COMPITO A: Elenca tutte le squadre di calcio nominate nell'intervista a Nainggolan.
COMPITO B: In quante partite di Champions Nainggolan non ha segnato, secondo l'intervista a Nainggolan?
COMPITO C: Riporta il passo dell'intervista a Nainggolan che inizia con le parole contenenti "Radja Nainggolan, centrocampista della Roma, è" e termina con "vita a Roma?".

BRANO FORNITO:
========

Nainggolan: "Ad Anfield non siamo stati concentrati per 90′. Il gol in Champions? Magari domani”

CHAMPIONS LEAGUE

Radja Nainggolan, centrocampista della Roma, è intervenuto in conferenza stampa alal vigilia della partita contro il Liverpool. Queste le sue parole:

Cosa non ha funzionato all’andata? E come arginarli? 
Dovete chiederlo al mister. Quello che non è andato all’andata si è visto. Loro hanno fatto la differenza in attacco e hanno giocatori importanti. Non siamo stati concentrati per 90′ e in queste gare ti fanno male nel momento in cui non stai sul pezzo. Dobbiamo restare concentrati per 95 minuti, dare il massimo e cercare di ribaltare il risultato.

A vita a Roma? 
Adesso viviamo questa partita. È stato un percorso bellissimo fino ad ora, speriamo che continui. Io ci credo. Non è il momento di parlare del futuro, dobbiamo raggiungere degli obiettivi e siamo concentrati su quello. Ma parliamo ora della partita, non del mercato.

Come pensate di affrontare il Liverpool? 
Sappiamo che sarà complicata, ma era difficile anche con il Barcellona e ce l’abbiamo fatta, quindi dobbiamo credere in ciò che facciamo. Sarà più difficile del Barça perché fisicamente il Liverpool è più forte, e per noi la sola cosa che possiamo provare è fare 3 gol e concedere il meno possibile a loro.

Con il Liverpool c’è stata differenza come non c’era stata all’andata di Barcellona? 
Loro sono stati più continui e noi no. A Barcellona siamo stati continui e il risultato è stato bugiardo, in Inghilterra no. Abbiamo fatto 2 gol che ci permettono di giocarcela, ma non possiamo rifare gli stessi errori.

Più assist e meno gol dello scorso anno. E poi 25 partite in Champions e nessun gol. Come mai? 
Io non vivo per il gol, a me interessa il risultato. Se ho aumentato gli assist ho fatto contento qualcun altro. Rispetto all’anno scorso è cambiata la filosofia di gioco, ma io sono contento. Magari in Champions mi sbloccherò domani.

Sei l’unico che all’andata è riuscito a mantenere il controllo mentre alcuni tuoi compagni hanno perso un po’ il filo. Cos’è che può succedere? 
Non so, la semifinale, l’emozione… non lo so. Eravamo partiti bene, poi prendi 2 gol prima dell’intervallo, quindi forse questo. Poi magari un giocatore è più forte mentalmente di un altro, ma dopo questa partita siamo più forti e consapevoli. Dobbiamo migliorare tante cose e fare meglio per 95 minuti.

In Italia tutti si sono emozionati per la vostra impresa con il Barcellona. Vi fa piacere e vi dà emozione questa cosa? Sembrava giocasse la Nazionale… 
Quando una squadra fa un risultato del genere non conta chi gioca, nessuno si aspettava di fare il 3-0 e si guarda il risultato con occhi diversi. E’ una cosa difficile, ma se succedesse un’altra volta arriveranno tutti i complimenti.

Rimarrà a vita a Roma, visti i risultati? 
Io sono rimasto qui non perché sapevo che sarei arrivato in semifinale di Champions, ma perché so che vincere qui avrebbe un sapore diverso. Non scelgo la strada più facile, ma se sto bene in un posto non lo voglio lasciare subito. Sono fatto così.

========

DATI DA ESAMINARE:
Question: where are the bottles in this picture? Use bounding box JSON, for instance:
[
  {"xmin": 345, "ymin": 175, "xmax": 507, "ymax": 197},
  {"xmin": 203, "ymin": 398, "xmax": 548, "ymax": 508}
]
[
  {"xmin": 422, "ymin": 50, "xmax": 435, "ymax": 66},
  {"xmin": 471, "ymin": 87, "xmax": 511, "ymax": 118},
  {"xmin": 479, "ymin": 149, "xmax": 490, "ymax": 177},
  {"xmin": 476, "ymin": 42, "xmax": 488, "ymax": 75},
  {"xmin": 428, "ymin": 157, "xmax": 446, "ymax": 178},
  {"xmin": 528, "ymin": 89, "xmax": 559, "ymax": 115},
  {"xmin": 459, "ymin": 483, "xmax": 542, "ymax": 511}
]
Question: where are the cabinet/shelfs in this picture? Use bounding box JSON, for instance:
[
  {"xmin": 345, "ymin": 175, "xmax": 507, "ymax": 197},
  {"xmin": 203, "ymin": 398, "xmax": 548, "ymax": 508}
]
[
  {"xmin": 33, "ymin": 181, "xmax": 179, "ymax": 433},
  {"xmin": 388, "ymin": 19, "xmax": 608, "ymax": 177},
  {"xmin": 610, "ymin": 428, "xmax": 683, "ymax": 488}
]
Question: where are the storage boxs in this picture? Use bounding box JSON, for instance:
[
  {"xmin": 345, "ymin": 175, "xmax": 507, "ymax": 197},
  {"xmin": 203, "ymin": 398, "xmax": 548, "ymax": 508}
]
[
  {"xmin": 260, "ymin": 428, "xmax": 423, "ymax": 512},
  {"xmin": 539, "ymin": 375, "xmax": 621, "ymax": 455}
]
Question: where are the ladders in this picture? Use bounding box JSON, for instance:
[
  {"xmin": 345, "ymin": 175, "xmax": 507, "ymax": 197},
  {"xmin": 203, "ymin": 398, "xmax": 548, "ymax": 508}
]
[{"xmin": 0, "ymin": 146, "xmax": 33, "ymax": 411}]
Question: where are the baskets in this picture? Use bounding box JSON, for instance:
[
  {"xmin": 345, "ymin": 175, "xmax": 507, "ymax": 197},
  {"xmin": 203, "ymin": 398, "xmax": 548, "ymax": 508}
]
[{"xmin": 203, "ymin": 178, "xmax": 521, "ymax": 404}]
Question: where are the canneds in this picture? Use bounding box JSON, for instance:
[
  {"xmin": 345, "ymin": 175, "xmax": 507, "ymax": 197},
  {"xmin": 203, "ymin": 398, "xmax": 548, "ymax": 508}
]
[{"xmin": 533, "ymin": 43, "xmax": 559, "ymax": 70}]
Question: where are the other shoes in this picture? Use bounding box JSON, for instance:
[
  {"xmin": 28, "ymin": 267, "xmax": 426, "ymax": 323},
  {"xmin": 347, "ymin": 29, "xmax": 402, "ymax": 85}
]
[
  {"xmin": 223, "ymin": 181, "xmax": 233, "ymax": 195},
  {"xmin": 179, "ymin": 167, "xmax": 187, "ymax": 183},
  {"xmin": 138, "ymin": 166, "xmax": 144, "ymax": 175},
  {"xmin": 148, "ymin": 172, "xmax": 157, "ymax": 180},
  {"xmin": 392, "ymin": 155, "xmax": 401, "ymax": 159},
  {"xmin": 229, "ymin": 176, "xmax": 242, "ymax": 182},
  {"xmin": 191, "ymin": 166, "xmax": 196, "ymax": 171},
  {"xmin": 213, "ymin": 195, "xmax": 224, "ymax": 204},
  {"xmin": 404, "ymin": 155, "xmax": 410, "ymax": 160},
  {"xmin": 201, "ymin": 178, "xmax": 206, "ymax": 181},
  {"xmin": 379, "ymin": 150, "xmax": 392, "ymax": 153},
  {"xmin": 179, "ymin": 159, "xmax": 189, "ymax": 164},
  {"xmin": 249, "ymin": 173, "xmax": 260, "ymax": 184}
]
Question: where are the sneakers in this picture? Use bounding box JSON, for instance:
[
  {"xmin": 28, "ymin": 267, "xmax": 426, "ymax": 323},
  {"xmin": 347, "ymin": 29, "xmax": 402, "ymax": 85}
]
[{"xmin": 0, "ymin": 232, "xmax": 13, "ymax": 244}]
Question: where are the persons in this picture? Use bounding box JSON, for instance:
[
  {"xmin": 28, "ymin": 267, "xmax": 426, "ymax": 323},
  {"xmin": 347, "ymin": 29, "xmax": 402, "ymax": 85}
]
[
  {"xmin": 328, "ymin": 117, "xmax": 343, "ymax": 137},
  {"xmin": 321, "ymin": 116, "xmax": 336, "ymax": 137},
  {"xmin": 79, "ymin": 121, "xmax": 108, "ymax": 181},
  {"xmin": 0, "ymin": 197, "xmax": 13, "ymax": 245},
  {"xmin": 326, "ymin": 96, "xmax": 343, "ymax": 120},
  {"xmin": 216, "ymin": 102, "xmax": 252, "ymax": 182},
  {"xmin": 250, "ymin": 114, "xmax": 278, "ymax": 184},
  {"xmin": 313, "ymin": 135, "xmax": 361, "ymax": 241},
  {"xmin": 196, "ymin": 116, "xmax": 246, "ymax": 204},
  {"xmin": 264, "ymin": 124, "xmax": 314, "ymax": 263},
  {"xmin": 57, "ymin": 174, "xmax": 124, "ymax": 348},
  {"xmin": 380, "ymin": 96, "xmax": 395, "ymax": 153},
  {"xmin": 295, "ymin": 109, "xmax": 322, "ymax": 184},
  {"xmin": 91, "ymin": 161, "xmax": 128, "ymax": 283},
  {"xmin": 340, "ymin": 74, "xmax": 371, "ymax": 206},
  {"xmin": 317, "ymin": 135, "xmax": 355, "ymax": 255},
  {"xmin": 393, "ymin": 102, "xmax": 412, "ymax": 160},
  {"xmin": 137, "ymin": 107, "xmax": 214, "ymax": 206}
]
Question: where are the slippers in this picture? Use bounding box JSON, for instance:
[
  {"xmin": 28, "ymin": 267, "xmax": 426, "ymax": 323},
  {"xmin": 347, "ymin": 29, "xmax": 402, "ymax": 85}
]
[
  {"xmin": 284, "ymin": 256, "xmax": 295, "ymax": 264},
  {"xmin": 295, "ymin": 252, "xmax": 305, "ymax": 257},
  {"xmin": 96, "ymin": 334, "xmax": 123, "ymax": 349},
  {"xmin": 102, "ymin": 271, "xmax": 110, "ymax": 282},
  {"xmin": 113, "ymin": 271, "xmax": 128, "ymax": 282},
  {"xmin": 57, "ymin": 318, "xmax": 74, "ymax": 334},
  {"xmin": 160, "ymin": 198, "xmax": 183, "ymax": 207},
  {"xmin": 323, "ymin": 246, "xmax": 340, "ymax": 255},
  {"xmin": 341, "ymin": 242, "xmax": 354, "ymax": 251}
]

========

SOLUZIONE SCRITTA A: Roma, Liverpool, Barcellona (chiamata anche Barça), Nazionale

SOLUZIONE SCRITTA B: In 25 partite.

SOLUZIONE SCRITTA C:
Radja Nainggolan, centrocampista della Roma, è intervenuto in conferenza stampa alal vigilia della partita contro il Liverpool. Queste le sue parole:

Cosa non ha funzionato all’andata? E come arginarli? 
Dovete chiederlo al mister. Quello che non è andato all’andata si è visto. Loro hanno fatto la differenza in attacco e hanno giocatori importanti. Non siamo stati concentrati per 90′ e in queste gare ti fanno male nel momento in cui non stai sul pezzo. Dobbiamo restare concentrati per 95 minuti, dare il massimo e cercare di ribaltare il risultato.

A vita a Roma?